▶ WHAT IS ASKED
Render every line of the items below as a Markdown table with the columns Row and Line. Number the rows in order and leave out blank lines.

▶ RECORD LIST
----------
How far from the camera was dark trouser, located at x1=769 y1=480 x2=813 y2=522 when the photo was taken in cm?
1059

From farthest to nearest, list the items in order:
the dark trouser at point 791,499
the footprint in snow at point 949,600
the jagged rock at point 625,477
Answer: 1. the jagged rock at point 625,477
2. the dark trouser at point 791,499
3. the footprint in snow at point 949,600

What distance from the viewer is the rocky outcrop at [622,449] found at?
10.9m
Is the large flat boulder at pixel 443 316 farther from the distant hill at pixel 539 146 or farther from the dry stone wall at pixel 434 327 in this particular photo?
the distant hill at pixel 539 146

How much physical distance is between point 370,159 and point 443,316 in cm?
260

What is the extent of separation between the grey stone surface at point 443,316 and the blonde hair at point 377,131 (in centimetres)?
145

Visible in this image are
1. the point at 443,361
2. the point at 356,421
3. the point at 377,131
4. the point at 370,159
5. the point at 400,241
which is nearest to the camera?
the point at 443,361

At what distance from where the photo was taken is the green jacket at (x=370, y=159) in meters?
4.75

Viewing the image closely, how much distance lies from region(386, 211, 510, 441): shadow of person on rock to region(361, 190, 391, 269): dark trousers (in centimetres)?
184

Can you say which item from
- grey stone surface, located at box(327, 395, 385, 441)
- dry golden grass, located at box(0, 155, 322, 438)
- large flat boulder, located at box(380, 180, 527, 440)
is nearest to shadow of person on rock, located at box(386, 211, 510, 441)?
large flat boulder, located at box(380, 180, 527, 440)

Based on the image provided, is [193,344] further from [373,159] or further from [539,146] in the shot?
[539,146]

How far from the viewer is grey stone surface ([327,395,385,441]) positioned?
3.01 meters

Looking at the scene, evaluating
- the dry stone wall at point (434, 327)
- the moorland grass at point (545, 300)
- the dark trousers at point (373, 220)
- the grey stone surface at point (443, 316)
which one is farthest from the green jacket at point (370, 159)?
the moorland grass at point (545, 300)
----------
▶ EXERCISE RESULT
| Row | Line |
|---|---|
| 1 | How far from the camera was dark trouser, located at x1=769 y1=480 x2=813 y2=522 when the photo was taken in cm? |
| 2 | 1059 |
| 3 | From farthest to nearest, list the items in order: |
| 4 | the dark trouser at point 791,499 |
| 5 | the footprint in snow at point 949,600 |
| 6 | the jagged rock at point 625,477 |
| 7 | Answer: 1. the jagged rock at point 625,477 |
| 8 | 2. the dark trouser at point 791,499 |
| 9 | 3. the footprint in snow at point 949,600 |
| 10 | What distance from the viewer is the rocky outcrop at [622,449] found at? |
| 11 | 10.9m |
| 12 | Is the large flat boulder at pixel 443 316 farther from the distant hill at pixel 539 146 or farther from the dry stone wall at pixel 434 327 in this particular photo? |
| 13 | the distant hill at pixel 539 146 |
| 14 | How much physical distance is between point 370,159 and point 443,316 in cm? |
| 15 | 260 |
| 16 | What is the extent of separation between the grey stone surface at point 443,316 and the blonde hair at point 377,131 (in centimetres)? |
| 17 | 145 |
| 18 | Visible in this image are |
| 19 | 1. the point at 443,361 |
| 20 | 2. the point at 356,421 |
| 21 | 3. the point at 377,131 |
| 22 | 4. the point at 370,159 |
| 23 | 5. the point at 400,241 |
| 24 | which is nearest to the camera? |
| 25 | the point at 443,361 |
| 26 | At what distance from where the photo was taken is the green jacket at (x=370, y=159) in meters? |
| 27 | 4.75 |
| 28 | Viewing the image closely, how much distance lies from region(386, 211, 510, 441): shadow of person on rock to region(361, 190, 391, 269): dark trousers (in centimetres)? |
| 29 | 184 |
| 30 | Can you say which item from |
| 31 | - grey stone surface, located at box(327, 395, 385, 441) |
| 32 | - dry golden grass, located at box(0, 155, 322, 438) |
| 33 | - large flat boulder, located at box(380, 180, 527, 440) |
| 34 | is nearest to shadow of person on rock, located at box(386, 211, 510, 441)? |
| 35 | large flat boulder, located at box(380, 180, 527, 440) |
| 36 | Based on the image provided, is [193,344] further from [373,159] or further from [539,146] in the shot? |
| 37 | [539,146] |
| 38 | How far from the viewer is grey stone surface ([327,395,385,441]) positioned? |
| 39 | 3.01 meters |
| 40 | Looking at the scene, evaluating |
| 41 | - the dry stone wall at point (434, 327) |
| 42 | - the moorland grass at point (545, 300) |
| 43 | - the dark trousers at point (373, 220) |
| 44 | - the grey stone surface at point (443, 316) |
| 45 | which one is farthest from the green jacket at point (370, 159)? |
| 46 | the moorland grass at point (545, 300) |